Asked if he could see cause for optimism in his recent at-bats or if he was still searching, Park was typically upbeat.

“I just try to stay positive and optimistic,” he said. “I’m trying to find good in this struggle. I try to look at the big picture. I knew this was going to come.

“There was going to be a struggle period as I was making an adjustment to the big leagues here. It came now. It’s that time. I have to stay strong through this. I’m sure this is not the last year of my career. I’m not going to retire after the season. I’m trying to stay positive.”

Molitor has remained in regular contact with Park, even as his playing time has diminished and he tries to pull himself out of an 0-for-17 tailspin with 11 strikeouts.

“He understands,” Molitor said. “Communication, I think, has been good. I know it’s been burdensome for him not to perform up to the way he had hoped to. We continue to try to give him a little bit of perspective on what he’s been able to do as well as some of the things he’s still learning to try to do better over here.”

That power showed up early, but the contact rate has dropped along with his luck. Park has a .159 batting average on balls in play over the past six weeks. Over his first 32 games, it was .302.

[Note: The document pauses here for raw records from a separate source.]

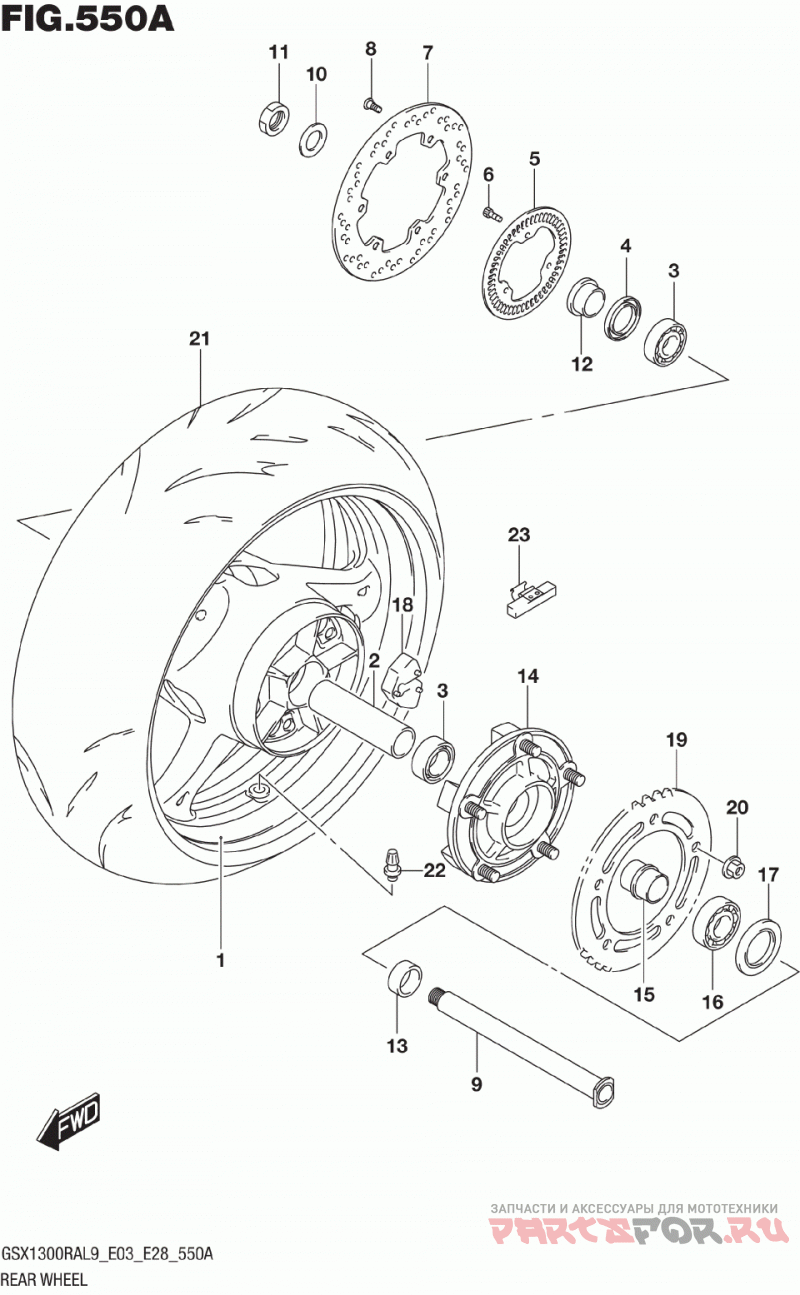 FIG.550A

11
10
8
7
6
5
4
3
12
21
23
18
2
3
14
19
20
17
22
1
15
16
13
9
FWD

ЗАПЧАСТИ И АКСЕССУАРЫ ДЛЯ МОТОТЕХНИКИ
PARTSFOR.RU

GSX1300RAL9_E03_E28_550A
REAR WHEEL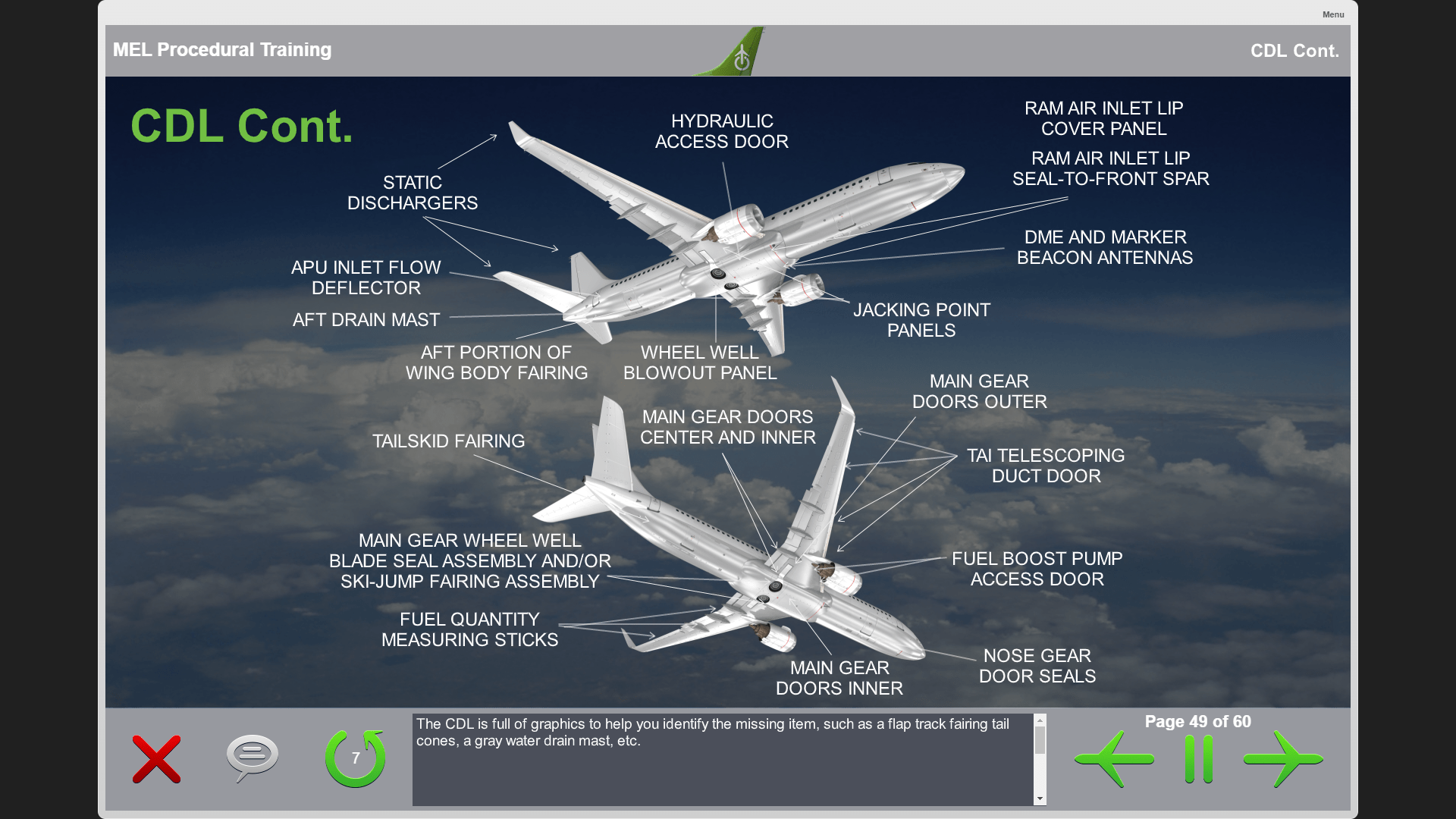 Menu

MEL Procedural Training

CDL Cont.

CDL Cont.

HYDRAULIC ACCESS DOOR

RAM AIR INLET LIP COVER PANEL

RAM AIR INLET LIP SEAL-TO-FRONT SPAR

STATIC DISCHARGERS

DME AND MARKER BEACON ANTENNAS

APU INLET FLOW DEFLECTOR

AFT DRAIN MAST

JACKING POINT PANELS

AFT PORTION OF WING BODY FAIRING

WHEEL WELL BLOWOUT PANEL

MAIN GEAR DOORS OUTER

MAIN GEAR DOORS CENTER AND INNER

TAILSKID FAIRING

TAI TELESCOPING DUCT DOOR

MAIN GEAR WHEEL WELL BLADE SEAL ASSEMBLY AND/OR SKI-JUMP FAIRING ASSEMBLY

FUEL BOOST PUMP ACCESS DOOR

FUEL QUANTITY MEASURING STICKS

NOSE GEAR DOOR SEALS

MAIN GEAR DOORS INNER

7

The CDL is full of graphics to help you identify the missing item, such as a flap track fairing tail cones, a gray water drain mast, etc.

Page 49 of 60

“It’s tough,” Molitor said. “He’s a guy who somewhat culturally and somewhat just being a prideful man wants to make the Twins look good. He’s worried about letting people down, as a lot of young players do. We just try to keep him as strong mentally as we can. I think that’s been the hardest part for him.”


Pittsburgh Pirates infielder Jung Ho Kang, Park’s close friend and former Nexen Heroes teammate, batted .182 through his first 12 games in 2015 but eventually took off en route to a third-place finish in National League Rookie of the Year voting.

Seattle Mariners slugger Dae-ho Lee, with 10 homers this year, has lifted his average 39 points in roughly the same six-week period that has plagued Park. And the Baltimore Orioles are getting good production out of contact-oriented outfielder Hyun Soon Kim (.339 average in 118 at-bats).

Does Park also struggle with daily comparisons to his fellow Koreans playing in the majors?

“I don’t think that that’s a huge deal for him,” Molitor said. “I think he knows that people are watching. There’s maybe some of that in the mix. Early in the year, when he was doing well, was he thinking about those things? No.

“I think he knows about what Kang had to go through last year between injuries and the rough start. I asked him about does he talk to those guys much? They do a little, but they’re all convinced they can play here, so they just kind of tell each other to stay with it when one of them is not doing particularly well during a given time.”